Have the micron five gallon plastic inserts you are talking about. Bought the kit of three. The 400 and 600 are so close I can't even tell the honey apart. The 200 lets more through, which ends up on the top anyways. They don't work very good stacked, I use only one per bucket that way I can have three buckets going at one time. If I bough them again I would just get all one size, maybe the 600. 

No idea about cheesecloth.


----------



## frustrateddrone (Jan 31, 2015)

Something very cheap....... get a paint strainer from the paint department. That's all you need. CHEAP as in under a buck I think. Toss it when done.


----------



## COAL REAPER (Jun 24, 2014)

frustrateddrone said:


> Something very cheap....... get a paint strainer from the paint department. That's all you need.

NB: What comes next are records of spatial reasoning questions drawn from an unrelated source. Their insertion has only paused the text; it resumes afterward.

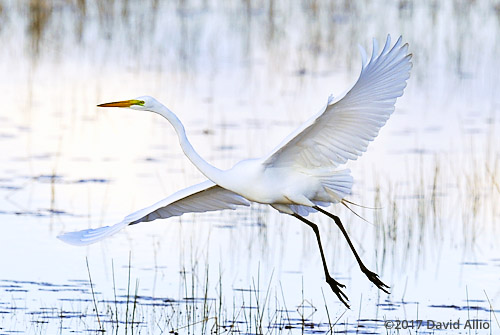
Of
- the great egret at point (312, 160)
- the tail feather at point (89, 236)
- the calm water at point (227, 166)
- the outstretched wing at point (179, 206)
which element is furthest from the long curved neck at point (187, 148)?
the calm water at point (227, 166)

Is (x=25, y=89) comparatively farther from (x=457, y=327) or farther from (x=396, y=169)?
(x=457, y=327)

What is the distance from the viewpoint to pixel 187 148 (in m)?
6.95

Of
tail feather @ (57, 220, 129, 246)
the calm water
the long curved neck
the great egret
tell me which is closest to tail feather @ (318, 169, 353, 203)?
the great egret

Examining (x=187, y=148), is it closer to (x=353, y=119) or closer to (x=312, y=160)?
(x=312, y=160)

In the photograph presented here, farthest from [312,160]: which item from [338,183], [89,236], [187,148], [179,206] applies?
[89,236]

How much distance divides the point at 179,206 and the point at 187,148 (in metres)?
0.83

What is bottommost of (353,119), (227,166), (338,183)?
(338,183)

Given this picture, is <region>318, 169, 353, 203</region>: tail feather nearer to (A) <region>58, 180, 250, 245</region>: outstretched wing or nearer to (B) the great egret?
(B) the great egret

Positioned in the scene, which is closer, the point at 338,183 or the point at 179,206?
the point at 338,183

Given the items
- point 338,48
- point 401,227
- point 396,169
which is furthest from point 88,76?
point 401,227

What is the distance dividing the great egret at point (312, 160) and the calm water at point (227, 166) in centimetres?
57

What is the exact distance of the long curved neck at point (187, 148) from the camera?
6.89 m

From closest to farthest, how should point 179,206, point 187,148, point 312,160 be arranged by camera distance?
point 187,148 → point 312,160 → point 179,206

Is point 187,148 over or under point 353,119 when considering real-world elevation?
under
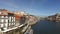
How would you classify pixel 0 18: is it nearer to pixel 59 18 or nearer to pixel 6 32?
pixel 6 32

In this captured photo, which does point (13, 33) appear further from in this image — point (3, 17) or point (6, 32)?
point (3, 17)

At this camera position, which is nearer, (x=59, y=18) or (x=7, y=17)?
(x=7, y=17)

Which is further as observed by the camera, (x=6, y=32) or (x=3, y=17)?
(x=3, y=17)

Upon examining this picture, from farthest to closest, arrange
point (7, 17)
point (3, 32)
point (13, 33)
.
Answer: point (7, 17)
point (13, 33)
point (3, 32)

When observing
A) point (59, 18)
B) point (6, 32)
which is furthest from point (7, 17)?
point (59, 18)

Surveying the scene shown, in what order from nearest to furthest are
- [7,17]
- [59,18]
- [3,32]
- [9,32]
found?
[3,32]
[9,32]
[7,17]
[59,18]

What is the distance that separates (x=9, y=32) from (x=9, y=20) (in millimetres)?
1881

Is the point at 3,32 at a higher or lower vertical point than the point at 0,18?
lower

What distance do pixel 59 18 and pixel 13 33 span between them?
87.8 ft

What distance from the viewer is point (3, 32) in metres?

CHEAP as in under a buck I think. Toss it when done.


yass!!!


----------



## shinbone (Jul 5, 2011)

COAL REAPER said:


> yass!!!


Me too!

I've got the plastic strainers, but they clog up so quick they are useless for me. The nylon mesh paint strainers have a large mesh surface area, so they don't clog as fast.


----------



## frustrateddrone (Jan 31, 2015)

frustrateddrone said:


> Something very cheap....... get a paint strainer from the paint department. That's all you need. CHEAP as in under a buck I think. Toss it when done.

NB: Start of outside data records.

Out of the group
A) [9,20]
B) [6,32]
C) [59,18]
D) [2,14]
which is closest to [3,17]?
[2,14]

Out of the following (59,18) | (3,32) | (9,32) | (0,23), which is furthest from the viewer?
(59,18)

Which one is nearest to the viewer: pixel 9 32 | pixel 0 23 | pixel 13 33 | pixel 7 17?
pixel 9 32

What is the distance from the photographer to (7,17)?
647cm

Sorry! Source was from YouTube Channel "Dirt Rooster 628" Was not thinking of that at the time I posted it


----------



## COAL REAPER (Jun 24, 2014)

line bucket with paint strainer. fill with honey. lift paint strainer out and place in second bucket. repeat.
forget the 200, 400, 600 inserts! even the stainless ones too!


----------



## Fivej (Apr 4, 2016)

Coal Reaper and others: Do you hang the bag in the 5 gal bucket in some way, or is the bag a lot shorter than the 5 gal bucket? I am wondering how much honey you can get in the 5 gal bucket before you have to switch it to a new bucket. Thanks, J


----------



## allniter (Aug 22, 2011)

I USE window curtain shears [sp]--- U know what goes behind your drapes-- U double them put them in plastic strainer --don;t like cheese cloth too many loose strings


----------



## shinbone (Jul 5, 2011)

Fivej said:


> Coal Reaper and others: Do you hang the bag in the 5 gal bucket in some way, or is the bag a lot shorter than the 5 gal bucket? I am wondering how much honey you can get in the 5 gal bucket before you have to switch it to a new bucket. Thanks, J


I use a 5 gallon nylon mesh paint strainer in a 5 gallon bucket. I pull the strainer about halfway up the bucket, and then apply about 20 wood clothes pins around the rim of the bucket to hold the strainer in place.


----------



## COAL REAPER (Jun 24, 2014)

Fivej said:


> Coal Reaper and others: Do you hang the bag in the 5 gal bucket in some way, or is the bag a lot shorter than the 5 gal bucket? I am wondering how much honey you can get in the 5 gal bucket before you have to switch it to a new bucket. Thanks, J


no, the bag reaches down to the bottom. i FILL it up. then just lift bag out.
cheese cloth has loose fibers. paint strainers are synthetic and have near zero loose anything. couldnt have anything getting in your paint, now could you? paint rollers on the other hand...get quality ones of those to limit fibers, unless your just painting bee eqipment.


----------